> Given information:
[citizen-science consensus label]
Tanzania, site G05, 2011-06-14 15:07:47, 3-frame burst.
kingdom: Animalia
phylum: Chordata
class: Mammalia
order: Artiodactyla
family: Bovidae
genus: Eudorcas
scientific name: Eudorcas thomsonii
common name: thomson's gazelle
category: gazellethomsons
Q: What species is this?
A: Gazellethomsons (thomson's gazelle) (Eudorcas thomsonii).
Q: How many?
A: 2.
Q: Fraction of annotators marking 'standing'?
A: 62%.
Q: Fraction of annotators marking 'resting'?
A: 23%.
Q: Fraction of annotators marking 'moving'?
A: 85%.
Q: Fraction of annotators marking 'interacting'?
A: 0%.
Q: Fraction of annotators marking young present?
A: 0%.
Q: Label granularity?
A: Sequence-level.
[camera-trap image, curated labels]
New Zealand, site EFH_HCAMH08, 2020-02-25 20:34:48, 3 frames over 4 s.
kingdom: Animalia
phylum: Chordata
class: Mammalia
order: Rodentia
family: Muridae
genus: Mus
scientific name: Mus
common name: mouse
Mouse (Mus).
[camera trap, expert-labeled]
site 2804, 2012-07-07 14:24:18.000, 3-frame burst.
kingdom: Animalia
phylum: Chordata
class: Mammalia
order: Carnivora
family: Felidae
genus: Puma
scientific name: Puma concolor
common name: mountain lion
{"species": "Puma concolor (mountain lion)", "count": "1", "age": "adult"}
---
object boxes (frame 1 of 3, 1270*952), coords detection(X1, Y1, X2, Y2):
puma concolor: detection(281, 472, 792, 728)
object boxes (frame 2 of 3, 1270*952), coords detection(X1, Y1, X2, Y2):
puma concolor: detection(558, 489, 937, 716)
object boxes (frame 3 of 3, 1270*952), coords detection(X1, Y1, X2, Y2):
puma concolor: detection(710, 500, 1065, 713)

> Work to complete: Quote the whole listing above, leaving nothing out.

> The completed task:
[citizen-science consensus label]
Tanzania, site G05, 2011-06-14 15:07:47, 3-frame burst.
kingdom: Animalia
phylum: Chordata
class: Mammalia
order: Artiodactyla
family: Bovidae
genus: Eudorcas
scientific name: Eudorcas thomsonii
common name: thomson's gazelle
category: gazellethomsons
Q: What species is this?
A: Gazellethomsons (thomson's gazelle) (Eudorcas thomsonii).
Q: How many?
A: 2.
Q: Fraction of annotators marking 'standing'?
A: 62%.
Q: Fraction of annotators marking 'resting'?
A: 23%.
Q: Fraction of annotators marking 'moving'?
A: 85%.
Q: Fraction of annotators marking 'interacting'?
A: 0%.
Q: Fraction of annotators marking young present?
A: 0%.
Q: Label granularity?
A: Sequence-level.
[camera-trap image, curated labels]
New Zealand, site EFH_HCAMH08, 2020-02-25 20:34:48, 3 frames over 4 s.
kingdom: Animalia
phylum: Chordata
class: Mammalia
order: Rodentia
family: Muridae
genus: Mus
scientific name: Mus
common name: mouse
Mouse (Mus).
[camera trap, expert-labeled]
site 2804, 2012-07-07 14:24:18.000, 3-frame burst.
kingdom: Animalia
phylum: Chordata
class: Mammalia
order: Carnivora
family: Felidae
genus: Puma
scientific name: Puma concolor
common name: mountain lion
{"species": "Puma concolor (mountain lion)", "count": "1", "age": "adult"}
---
object boxes (frame 1 of 3, 1270*952), coords detection(X1, Y1, X2, Y2):
puma concolor: detection(281, 472, 792, 728)
object boxes (frame 2 of 3, 1270*952), coords detection(X1, Y1, X2, Y2):
puma concolor: detection(558, 489, 937, 716)
object boxes (frame 3 of 3, 1270*952), coords detection(X1, Y1, X2, Y2):
puma concolor: detection(710, 500, 1065, 713)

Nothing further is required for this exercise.